Last night I was talking with @saintwalker98 about how there's a weird apocalypticism beneath the suburbs and the ethos of the boomer generation that is ripe for exploration via horror, as well as deconstruction.
Deconstruction in particular because I see one of the most famous horror authors, Stephen King, as weirdly emblematic of certain things I've come to find terrifying about boomers.

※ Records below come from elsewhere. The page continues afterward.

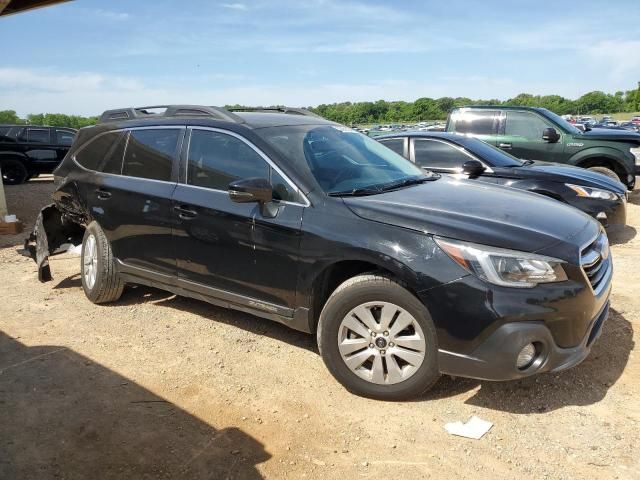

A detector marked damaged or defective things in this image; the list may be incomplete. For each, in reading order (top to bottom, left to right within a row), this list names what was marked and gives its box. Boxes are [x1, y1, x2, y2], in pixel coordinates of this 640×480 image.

damaged rear bumper [22, 203, 85, 282]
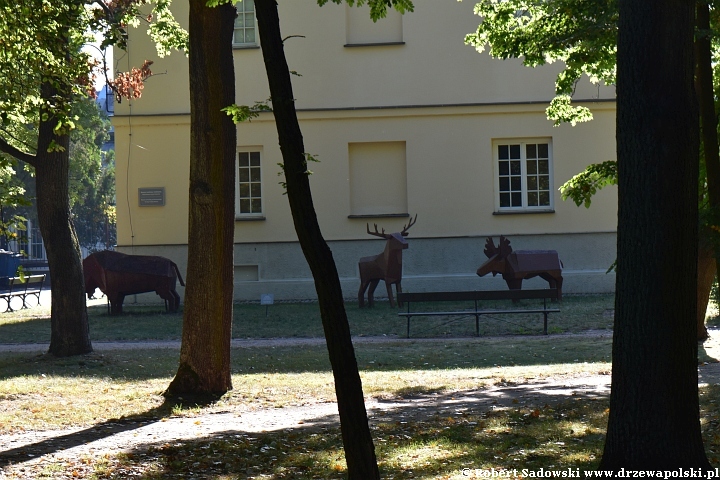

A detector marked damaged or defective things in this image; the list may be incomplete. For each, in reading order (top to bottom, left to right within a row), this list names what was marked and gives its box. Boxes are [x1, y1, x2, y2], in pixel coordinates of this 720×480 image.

rusty metal animal sculpture [82, 249, 186, 314]
rusty metal animal sculpture [358, 215, 420, 308]
rusty metal animal sculpture [478, 234, 564, 298]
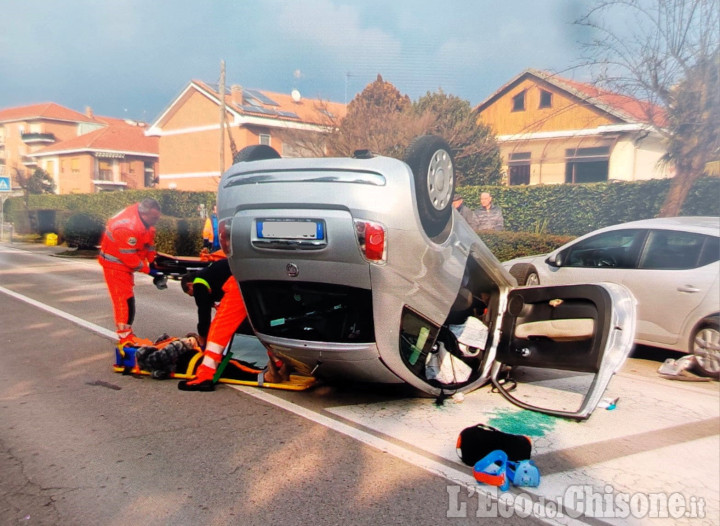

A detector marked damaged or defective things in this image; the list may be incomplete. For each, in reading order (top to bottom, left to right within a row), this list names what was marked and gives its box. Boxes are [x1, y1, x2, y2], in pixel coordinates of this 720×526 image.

overturned silver car [215, 137, 636, 420]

Specifically his distinct boomer small town Americana nostalgia which I relate to all this.
I see The Stand, which I utterly loathe as morally abominable, as one distinct albeit unintentional horrific apex of where the apocalyptic strain beneath rustic nostalgia and the sentiments that lead to subrubanism and exurbanism take the world.
Basically what I'm saying is there is something in a certain kind of boomer ethos that is highly nihilistic and inclined towards nationalistic fascistic religious apocalypticism, and the Stand is just one of the more peculiar and notable manifestations, even if the author didn't-
-intend it as such.

The beauty and wonder and life and energy of humanity is subjected to nightmarish genocide possibly by a capricious deity...just so two collections of utterly mediocre garbage people could form opposing totalitarian religious cults, and all of it-
-leads to the most meaningless pointless confrontation in the history of fiction.

there are more humane and interesting ways to handle apocalyptic fiction. Ask George Miller or Yoshinori Kitase.

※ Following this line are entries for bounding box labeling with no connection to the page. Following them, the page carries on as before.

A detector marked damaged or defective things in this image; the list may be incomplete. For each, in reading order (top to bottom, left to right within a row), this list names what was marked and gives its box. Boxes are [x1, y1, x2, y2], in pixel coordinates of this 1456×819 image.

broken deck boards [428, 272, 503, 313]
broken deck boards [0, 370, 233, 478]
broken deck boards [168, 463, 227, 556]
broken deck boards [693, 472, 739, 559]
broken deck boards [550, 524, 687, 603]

Anyway, I'm not surprised American boomers have handled the pandemic so badly.
Whether war or disease or the ones who yearn for more religious fanaticism, they want apocalypse and misery.

Of course the people who get a rush from saying "life's no fair" to people are going to just whistle past the graveyard as death rates tick back up.
The Villages, the retirement community in Florida, is another perfect example of selfish boomer nihilism. A far right planned community exerting political influence on a state with outsized importance, cloistering themselves off the enjoy the blandest hedonism imaginable while-
-their political decisions lead to environmental destruction and further attempts to codify prejudice and hatred further and further in to the law.
I have no specific conclusion to this, these are just some disjointed thoughts I've been having lately.

Boomer nostalgia feels dangerous to me. There's a generational strain of thought that seems like a shiny happy workaholic religious nihilism there.